Farm Bill’s advance carries strength for $111B industry



(The Center Square) – Strengthening competition for specialty crops and improved access to safe drinking water in rural communities are among the North Carolina benefits reaped by the Farm Bill moving on from the Committee on Agriculture in the U.S. House of Representatives.

Other key impacts are the investments in the farm safety net, incentives to work, and nutrition assistance for those in need.

Agriculture is the state’s No. 1 industry at $111 billion in estimated economic impact.

“Beyond the farmgate,” said Rep. David Rouzer, R-N.C., a senior member of the committee, “this legislation strengthens rural economies across the country, incentivizes work, and maintains vital nutrition assistance for those who truly need it while enhancing work opportunities so they aren’t trapped on welfare.”

Nutrition assistance has been a pivotal point for lawmakers.

House Resolution 8467 – the Farm, Food, and National Security Act of 2024 – moves on ensuring Congress and the U.S. Department of Agriculture can address challenges through the Specialty Crop Foreign Competitiveness Report.

Also included are increased payments from 3 cents to 5 cents for economic adjustment assistance to textile mills. The proposal also protects North Carolina’s pork producers, collectively No. 3 in the nation behind Iowa and Minnesota with $3.1 billion in cash receipts, from what Rouzer calls “a patchwork of state-by-state regulations and reinforces the federal government’s role in protecting interstate commerce.”

The resolution includes assurance rural homeowners can access water quality testing and treatment for PFAS contamination.

PFAS, an acronym for per- and polyfluoroalkyl substances, are widely used, long lasting chemicals, components of which break down very slowly over time. Studies vary on their harmful effects; more is known about their impact on animals than on humans. PFAS, the Environmental Protection Agency says, “are found in water, air, fish, and soil at locations across the nation” and throughout the world.

An animal disease prevention program is getting more funding to help protect the livestock and poultry industry. North Carolina ranks No. 1 nationally in poultry and eggs, and No. 4 in broilers (chickens) production.

Agriculture research facilities, such as is at N.C. State University, will also benefit from investments aligned with 21st research programs.

Entries drawn from a collection:
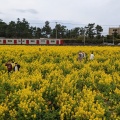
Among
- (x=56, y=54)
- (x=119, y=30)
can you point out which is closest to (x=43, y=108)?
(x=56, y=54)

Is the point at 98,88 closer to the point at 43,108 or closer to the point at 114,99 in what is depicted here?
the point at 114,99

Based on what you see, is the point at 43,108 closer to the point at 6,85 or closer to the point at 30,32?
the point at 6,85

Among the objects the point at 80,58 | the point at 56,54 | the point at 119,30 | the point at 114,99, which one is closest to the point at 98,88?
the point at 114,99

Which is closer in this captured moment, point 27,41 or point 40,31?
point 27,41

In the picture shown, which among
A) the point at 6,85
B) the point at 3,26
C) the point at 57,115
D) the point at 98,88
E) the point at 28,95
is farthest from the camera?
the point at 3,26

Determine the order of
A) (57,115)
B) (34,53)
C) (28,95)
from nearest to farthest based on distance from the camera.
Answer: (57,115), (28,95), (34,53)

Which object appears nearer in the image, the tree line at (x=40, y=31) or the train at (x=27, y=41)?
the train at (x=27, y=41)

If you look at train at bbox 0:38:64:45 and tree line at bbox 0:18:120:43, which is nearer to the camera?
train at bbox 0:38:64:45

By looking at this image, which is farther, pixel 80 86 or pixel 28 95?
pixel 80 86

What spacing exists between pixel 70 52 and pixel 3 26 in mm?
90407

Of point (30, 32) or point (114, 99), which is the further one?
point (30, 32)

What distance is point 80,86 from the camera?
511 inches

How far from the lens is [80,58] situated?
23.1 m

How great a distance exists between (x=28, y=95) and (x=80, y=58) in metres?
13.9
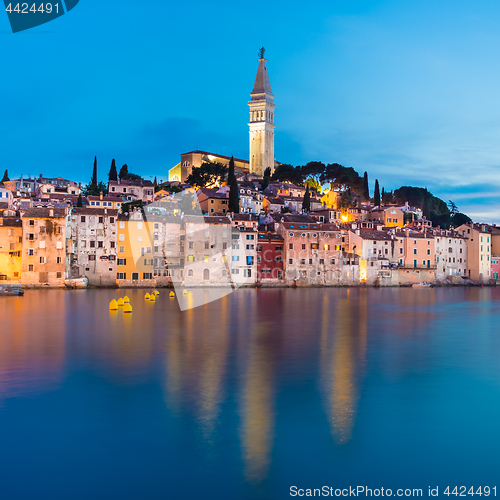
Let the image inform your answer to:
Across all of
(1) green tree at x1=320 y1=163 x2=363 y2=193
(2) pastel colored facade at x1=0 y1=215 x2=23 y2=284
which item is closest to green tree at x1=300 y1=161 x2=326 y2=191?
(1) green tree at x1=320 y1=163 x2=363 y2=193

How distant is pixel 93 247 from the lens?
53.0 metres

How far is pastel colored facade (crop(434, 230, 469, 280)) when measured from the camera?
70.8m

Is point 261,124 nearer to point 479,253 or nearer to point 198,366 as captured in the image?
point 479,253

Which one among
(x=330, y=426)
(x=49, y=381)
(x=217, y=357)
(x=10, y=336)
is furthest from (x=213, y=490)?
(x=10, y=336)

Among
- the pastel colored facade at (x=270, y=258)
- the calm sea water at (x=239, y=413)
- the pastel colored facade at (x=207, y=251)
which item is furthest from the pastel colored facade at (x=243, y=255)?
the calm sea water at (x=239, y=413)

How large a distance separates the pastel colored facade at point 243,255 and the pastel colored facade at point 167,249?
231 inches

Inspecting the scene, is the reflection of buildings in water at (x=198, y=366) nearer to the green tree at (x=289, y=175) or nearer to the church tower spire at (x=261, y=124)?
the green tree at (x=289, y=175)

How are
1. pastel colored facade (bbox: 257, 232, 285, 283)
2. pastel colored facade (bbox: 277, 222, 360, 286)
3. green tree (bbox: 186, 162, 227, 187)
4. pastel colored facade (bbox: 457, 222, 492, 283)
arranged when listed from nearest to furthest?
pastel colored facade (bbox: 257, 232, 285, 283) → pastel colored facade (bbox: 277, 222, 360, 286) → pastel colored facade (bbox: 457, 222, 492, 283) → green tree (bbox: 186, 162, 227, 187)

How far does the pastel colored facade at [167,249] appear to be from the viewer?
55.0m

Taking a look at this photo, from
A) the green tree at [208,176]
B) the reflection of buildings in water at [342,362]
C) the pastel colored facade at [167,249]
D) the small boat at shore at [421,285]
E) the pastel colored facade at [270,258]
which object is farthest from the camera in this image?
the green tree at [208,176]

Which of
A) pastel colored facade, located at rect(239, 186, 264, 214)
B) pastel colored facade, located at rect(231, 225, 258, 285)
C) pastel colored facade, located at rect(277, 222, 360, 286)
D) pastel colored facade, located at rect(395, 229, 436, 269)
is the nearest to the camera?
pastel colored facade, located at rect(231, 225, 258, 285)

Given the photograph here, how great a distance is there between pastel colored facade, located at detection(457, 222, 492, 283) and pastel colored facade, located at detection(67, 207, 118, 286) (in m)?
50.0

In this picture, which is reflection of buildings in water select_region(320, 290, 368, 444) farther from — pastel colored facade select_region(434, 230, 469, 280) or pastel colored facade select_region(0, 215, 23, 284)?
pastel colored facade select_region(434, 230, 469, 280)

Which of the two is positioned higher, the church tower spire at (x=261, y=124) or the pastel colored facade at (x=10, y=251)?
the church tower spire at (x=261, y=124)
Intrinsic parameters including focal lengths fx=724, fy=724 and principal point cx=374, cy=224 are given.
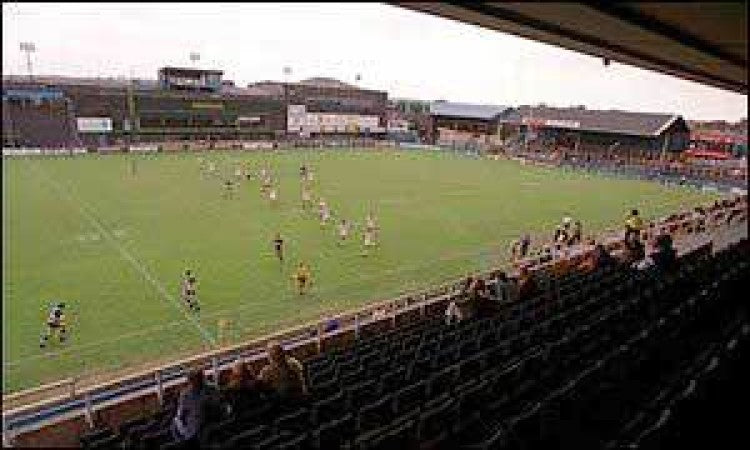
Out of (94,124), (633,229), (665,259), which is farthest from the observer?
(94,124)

# Work request
Repeat the stretch of the Farm Bill article from "Farm Bill’s advance" through "those in need.", word for word.

# Solution
Farm Bill’s advance carries strength for $111B industry



(The Center Square) – Strengthening competition for specialty crops and improved access to safe drinking water in rural communities are among the North Carolina benefits reaped by the Farm Bill moving on from the Committee on Agriculture in the U.S. House of Representatives.

Other key impacts are the investments in the farm safety net, incentives to work, and nutrition assistance for those in need.